Гости друг за другом начали подниматься по каменной лестнице, как послушное стадо баранов, охая и ахая от красоты цветов, стоящих в вазах. Какая-то пожилая дама в креналиновом платье еле-еле взбиралась по ступенькам, другая особа пыталась вскарабкаться по ним на своих огромных шпильках, а толпа, идущая впереди, уже осторожно ступала по бархатной красной дорожке, лежавшей посередине коридора между темных каменных стен, увешанных портретами графини в массивных рамках. И через каждый такой портрет обязательно висел еще один с неизвестным лицом. Маленькая девочка, вошедшая в замок последней вместе со своими родителями, догадалась, что все эти люди – родственники графини Пафф, хотя схожих черт между ними не находилось. Крепко держа за руку мать, медленно шла она, внимательно рассматривая коридор и стены без окон. Звук закрывающихся за ними дверей испугал сапожника и жену так, что от скрипа они вздрогнули, вспомнив звук мела, чертящего что-нибудь на стекле, и переглянулись.

Очутившись в парадном зале, гости разом застыли в удивлении. Столпившись и наталкиваясь друг на друга, осматривали они бархатные красные гобелены с гербами, каменный пол, поблескивающий под ногами, а девочка в этот момент нечаянно наступила носком лакированной туфельки на пятку впереди стоявшего толстенького мальчика. Развернувшись, он шикнул на нее, раздувая толстые щеки, и продолжил смотреть вперед как все. Увиденное поражало глаз не только ребенка, но и любого взрослого: на потолке висела люстра, инкрустированная таким количеством бриллиантов и золота, что они могли бы затмить солнечный свет. Позолоченные стулья с изящными ножками стояли вокруг дубового длинного стола, ломившегося от яств. Посередине на подносе застыло жареное животное с яблоком во рту, очень напоминавшее издалека единорога – спиралевидная кость торчала изо лба. Всевозможное мясо, разложеное тонкими кусками на огромных блюдах, пахло так аппетитно, что если бы графиня не стояла впереди всех – гости бы ринулись к столу, даже не желая сначала присесть за него, как того требовал этикет. Рядом с каждой тарелкой стояла открытая бутылка вина и прозрачный бокал на тонкой ножке, в который могла поместиться чуть ли не половина содержимого всей бутылки. Вазы с фруктами, вымытыми и начищенными до блеска, порождали желание скорее испробовать все блюда, чтобы добраться до яблок и винограда, спиралью уложенного среди спелой клубники и нарезанных дольками абрикосов и персиков.
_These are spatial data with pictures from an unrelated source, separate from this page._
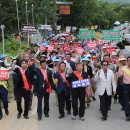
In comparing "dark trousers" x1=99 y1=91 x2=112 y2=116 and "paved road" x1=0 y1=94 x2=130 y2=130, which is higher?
"dark trousers" x1=99 y1=91 x2=112 y2=116

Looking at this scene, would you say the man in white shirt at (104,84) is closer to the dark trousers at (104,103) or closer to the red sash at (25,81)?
the dark trousers at (104,103)

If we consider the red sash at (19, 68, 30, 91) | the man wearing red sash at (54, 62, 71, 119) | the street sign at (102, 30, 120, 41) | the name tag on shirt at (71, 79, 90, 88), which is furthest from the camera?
the street sign at (102, 30, 120, 41)

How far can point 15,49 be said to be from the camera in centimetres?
3491

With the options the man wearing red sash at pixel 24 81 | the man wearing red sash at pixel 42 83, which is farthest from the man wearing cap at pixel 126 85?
the man wearing red sash at pixel 24 81

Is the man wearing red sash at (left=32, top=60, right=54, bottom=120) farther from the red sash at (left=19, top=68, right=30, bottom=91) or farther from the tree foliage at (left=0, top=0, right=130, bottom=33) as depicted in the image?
the tree foliage at (left=0, top=0, right=130, bottom=33)

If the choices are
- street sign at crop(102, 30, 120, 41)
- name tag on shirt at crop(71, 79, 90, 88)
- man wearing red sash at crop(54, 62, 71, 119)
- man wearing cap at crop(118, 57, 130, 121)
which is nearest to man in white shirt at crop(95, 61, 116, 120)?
man wearing cap at crop(118, 57, 130, 121)

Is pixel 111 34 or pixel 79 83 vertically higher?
pixel 111 34

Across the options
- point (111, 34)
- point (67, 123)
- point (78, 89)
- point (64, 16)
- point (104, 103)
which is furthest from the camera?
point (64, 16)

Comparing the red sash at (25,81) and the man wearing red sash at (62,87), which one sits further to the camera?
the man wearing red sash at (62,87)

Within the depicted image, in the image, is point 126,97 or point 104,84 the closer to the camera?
point 104,84

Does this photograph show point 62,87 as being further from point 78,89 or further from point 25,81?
point 25,81

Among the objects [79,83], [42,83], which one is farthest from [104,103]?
[42,83]

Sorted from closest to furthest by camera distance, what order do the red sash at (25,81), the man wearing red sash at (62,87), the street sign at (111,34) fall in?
the red sash at (25,81) → the man wearing red sash at (62,87) → the street sign at (111,34)

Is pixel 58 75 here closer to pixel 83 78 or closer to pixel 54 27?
pixel 83 78
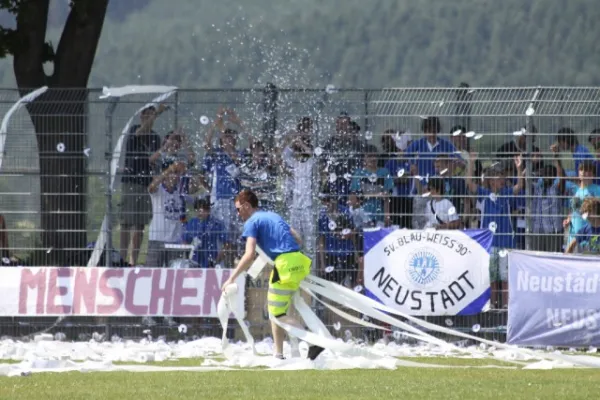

Гости спешно засеменили к столу, остро поглядывая друг на друга – каждому хотелось занять лучшее место поближе к хозяйке пиршества. Некоторые толкались, готовые подраться, но очень изящно обыгрывали грубые движения, превращая их в неловкость или неуклюжесть, когда замечали взгляды окружающих. Плюхнувшись на мягкий стул, толстый мальчик, не дожидаясь речи графини, уже протянул было руку к пирожному, когда мать, заметив нетерпение и не желая привлекать чрезмерное всеобщее внимание к их персонам, ударила его по тыльной стороне ладони. Мальчишка, одернув ее, обжегся о горячий серебряный котелок с бурлящей жидкостью внутри и всхлипнул от боли.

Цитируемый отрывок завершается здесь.